I feed Zeus at 6 am when I get up. He hears the alarm and ready to eat. Than I have an hour and a half before work so I get ready in 30/40 min, take him to potty and play outside for a few min, toss his ball around or tug. 

He is left in the ex-pen where he sleeps and plays during the day.

He eats again at 11:30.

When I get home, he eats at 6 pm. This is the time I think of changing. he is a puppy, 15 weeks so it is impossible to make him rest after a meal, he pretty much stays active from 6 pm and until bedtime, from zoomies to everything. 

I am thinking of pushing it later so we can play when I get home, than how long to wait before feeding? and after feeding I want to do more playing before bed, how long should I keep him calm? 

He usually eats his dinner and wants to go out and run around, same in the morning because he gets crated all night and in the morning I can't give him an hour or 2 rest before we play because i leave for work?
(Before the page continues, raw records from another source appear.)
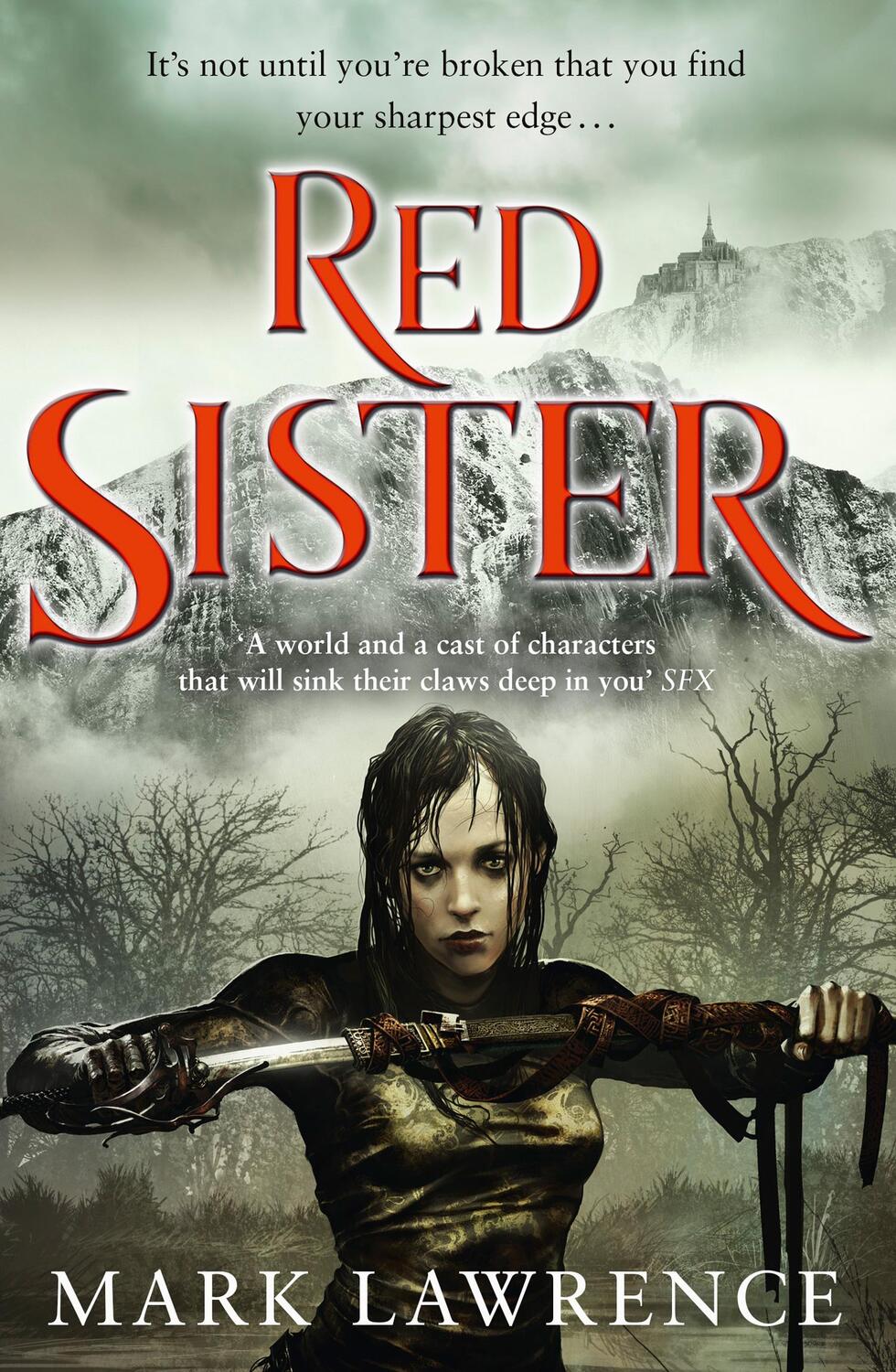 Cover: 9780008152321 | Red Sister | Mark Lawrence | Taschenbuch | 500 S. | Englisch | 2018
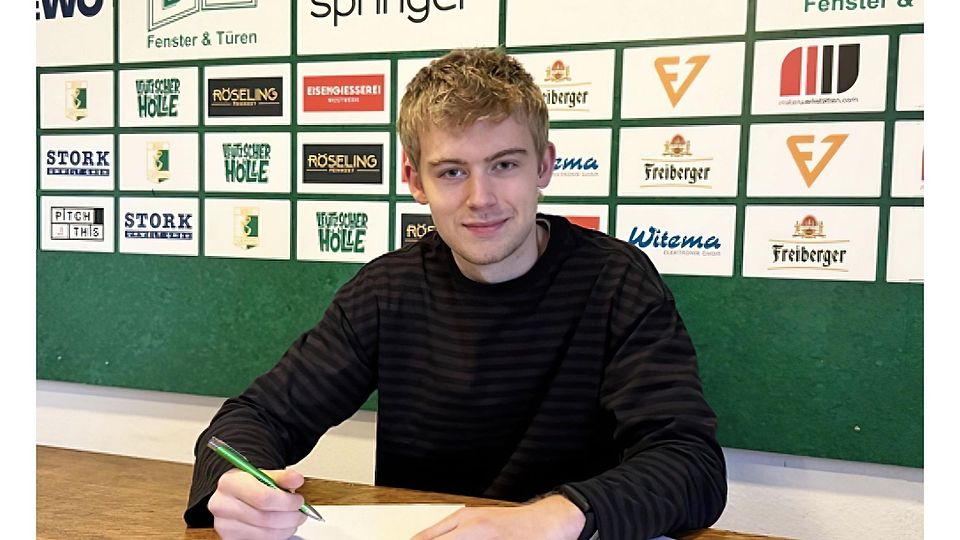 Der Ex-Hachinger Tim Hoops unterschreibt bei BSG Chemie Leipzig in der Regionalliga Nordost.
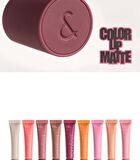 romand Color Lip Matte - 8 Colors - #02 Hush Grape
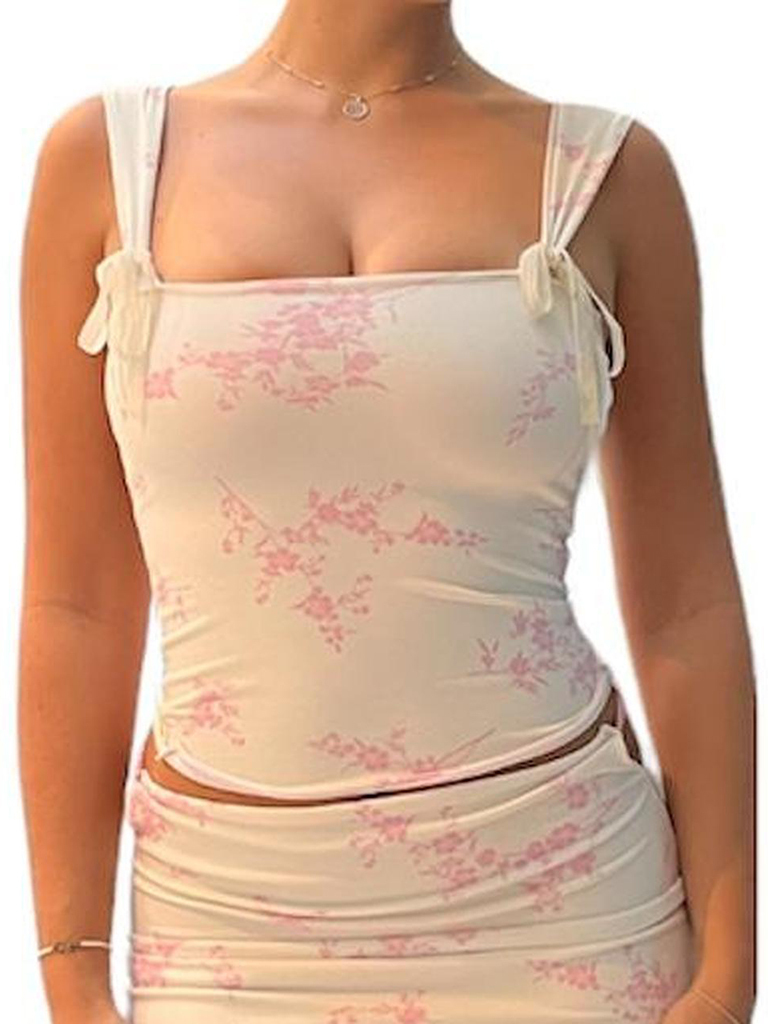 New style casual, comfortable and versatile camisole short style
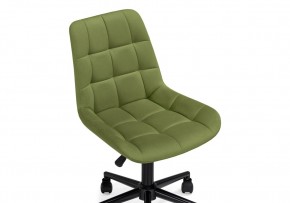 Офисное кресло Честер черный / зеленый в Пуровске - purovsk.ok-mebel.com | фото 6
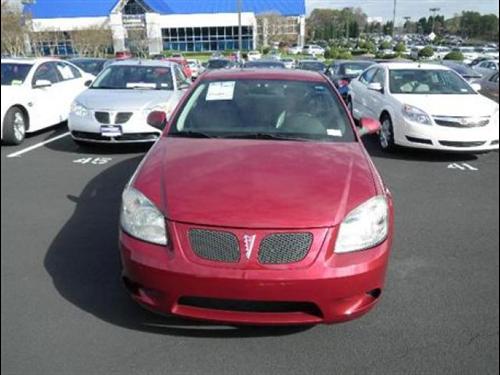 Pontiac G5 2007 photo 1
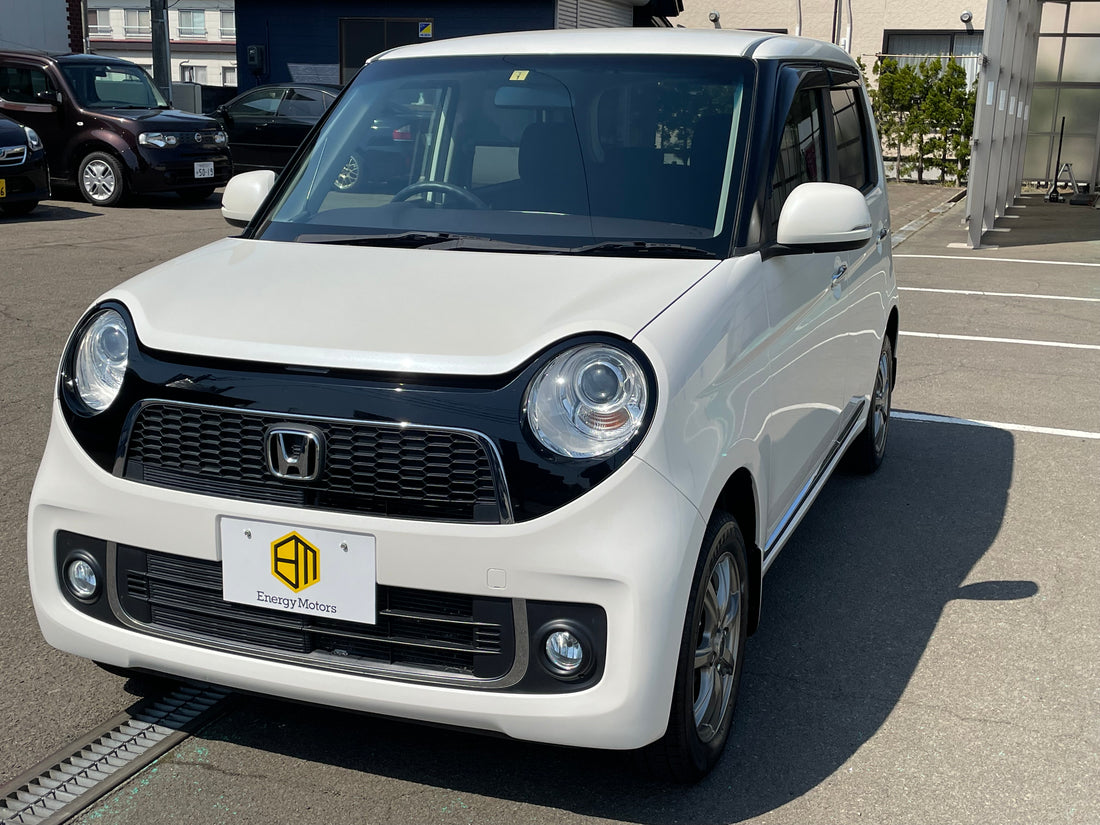 H26  ホンダ　N -ONE プレミアムが入荷致しました！
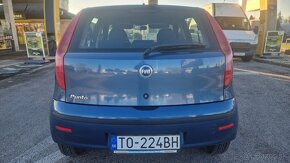 FIAT PUNTO 1.2 BENZ.5DV - 7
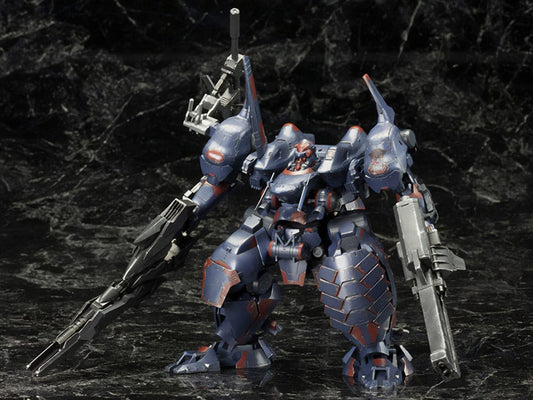 Armored Core V Plastic Model Kit 1/72 KT-104 Perun Hanged Man Rematch Ver. 18 cm 4934054065523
I am clueless, is this even a concern with a puppy? I am sure when he is older we can do proper rest, but he also will not be as crazy as he is now. 

Any feedback would be great, thank you!


----------



## Shade (Feb 20, 2012)

I had the same problem with Delgado, he was go go go from sunup to sundown. I ended up doing a sort of compromise and did on leash slower walks after dinner and very low key exercises like "find it" and tracking with a little kibble to keep him calm and quiet but his mind working.

Now he's older so I just make sure for a hour or so he rests then we can play after the hour is up. Usually it helps because I feed the dogs then make dinner, so I'm focused on that and he knows to relax either on his bed or in the kitchen quietly while I'm busy with that.


----------



## Neko (Dec 13, 2012)

Ohh maybe i can feed him and keep some kibble for find it, he loves that game! this is a good idea already =) thank you!


----------



## Galathiel (Nov 30, 2012)

I leave around the same time as you, but I get up around 5 am ish. I plan to do our exercise outside, any obedience/mental games we are doing that morning, then back inside. I will then shower/get ready (puppy crated). Everyone eats breakfast around 6:30. I plan to use a kong feeder for part of his meal to entertain him as well. I work all day so will run home at lunch to take him out/feed lunch and then back to work. In the evenings, we will play outside, go for walks (when old enough) with classes and outings thrown in. My son will help out as he can with extra potty breaks during the day while the puppy is still young. Supper will be around 6:30 in the evenings unless it's an outing night then it will be after we get home (using part of his kibble as treats during the outing? maybe).


----------